Trecho do texto ->

Notícia no Ato

Silvio: o homem de fé e a sua marca literal de amor a Jesus no alto da cruz da capelinha

“Paz e Bem”. Com as palavras abençoadas ditas por Frei Silvério em suas aparições e pelo rádio, o servidor público manifesta seu desejo para Lages se tornar uma cidade cada vez mais progredida e amada por quem nela vive

Aquele senhor no alto do Morro da Cruz, de uniforme azul com barba e cabelos grisalhos, tem as mãos sofridas de trabalhador e um orgulho que não cabe no peito, supera qualquer dor física da labuta diária. De pouca prosa, mas objetiva e coesa, e uma memória de dar gosto, Silvio Pereira Motta, cerritense de nascença e lageano de coração, teve um dia especial na sua vida nesta semana. Ele era um daqueles quatro operários que construíram cada parte da capelinha do simbólico Morro da Cruz e a estrutura da Santa Cruz 19 anos atrás, marco da fé fervorosa de católicos ao longo das celebrações da Semana Santa, data em que as mentes e as vozes se silenciam em reflexão à Paixão e Morte de Jesus Cristo.

Silvio, em um dia da operação especial de restaurações dos locais para recepção dos fiéis da Sexta-Feira Santa, 19 de abril, se deparou com uma grata surpresa, ao subir os degraus da escada de serviço e andar cuidadosamente pela cobertura da capela (que este ano ganhou uma cor mais clara, a branca), acessou a cruz ao centro e visualizou a assinatura feita em 2000 na conclusão das obras do complexo religioso mais visitado de Lages: um costume seu é deixar seu nome escrito em seus feitos e lá estava, praticamente intacta, feita com um pedaço de madeira: SILVIO 2000.

Dados fornecidos ->

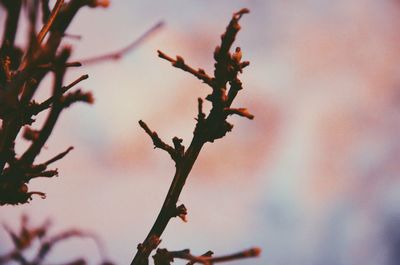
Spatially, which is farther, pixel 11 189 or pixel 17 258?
pixel 11 189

Tarefas a fazer ->
• 1. Segundo o texto sobre Silvio, por que a assinatura dele estava na cruz da capelinha? Responda em uma a três frases.
• 2. Responda com base no texto sobre Silvio:
(a) Quantos operários construíram a capelinha e a Santa Cruz?
(b) Que cor a capela ganhou este ano?
(c) Com que objeto Silvio fez a assinatura?
• 3. Escreva a continuação do texto sobre Silvio e a capelinha do Morro da Cruz a partir do ponto em que ele para.
Os dados não têm nenhuma relação com o texto.

Respostas por tarefa ->
• 1. Silvio foi um dos quatro operários que construíram a capelinha e a estrutura da Santa Cruz, e tem o costume de deixar o nome escrito em seus feitos. Por isso, ao terminar as obras em 2000, ele escreveu "SILVIO 2000" na cruz com um pedaço de madeira.

• 2.
(a) Quatro.
(b) Branca.
(c) Com um pedaço de madeira.

• 3.
O olho chega a brilhar quando bate no peito e fala do orgulho em ter ajudado a preencher estas páginas da história de Lages, que em 2019 completa seus 253 anos de fundação. “As obras da capela e da Santa Cruz foram empreitadas com a gente. Eu era autônomo na época. Estava fazendo uma casa no Centro, atrás da Catedral e meus colegas me visitaram em casa no bairro Santa Rita, levando o projeto, e perguntaram se eu tinha interesse. De pronto aceitei. Éramos em quatro no canteiro. Fizemos a capela inteira, com altar para celebrações e missas, e o poço da Cruz, que é uma caixa com 20 centímetros além do tamanho da Cruz, aí é feito um buraco, chumbado e concretado, e largada a Cruz direto no local. O prazo era de 90 dias e entregamos esticadinho. Eram R$ 6 mil ou R$ 8 mil de mão de obra e a prefeitura fornecia o material. Tudo foi feito com concreto armado, não tem nenhum tijolo aí, e inaugurado na preparação da Semana Santa daquele ano de 2000, quando também se comemorou a inauguração da escadaria Frei Silvério, com 513 degraus, e os 500 anos de Descobrimento do Brasil”, explica, minuciosamente, o homem formado na faculdade da vida, lamentando a morte súbita do confrade e pároco da Igreja Nossa Senhora do Navio, Frei Silvério Webber, de infarto fulminante, aos 54 anos, em 4 de março de 2000, às vésperas das inaugurações. “A Escadaria foi feita pela turma do Zé Nobre, ex-funcionário aposentado da Secretaria de Obras, e que hoje mora no Santa Helena”.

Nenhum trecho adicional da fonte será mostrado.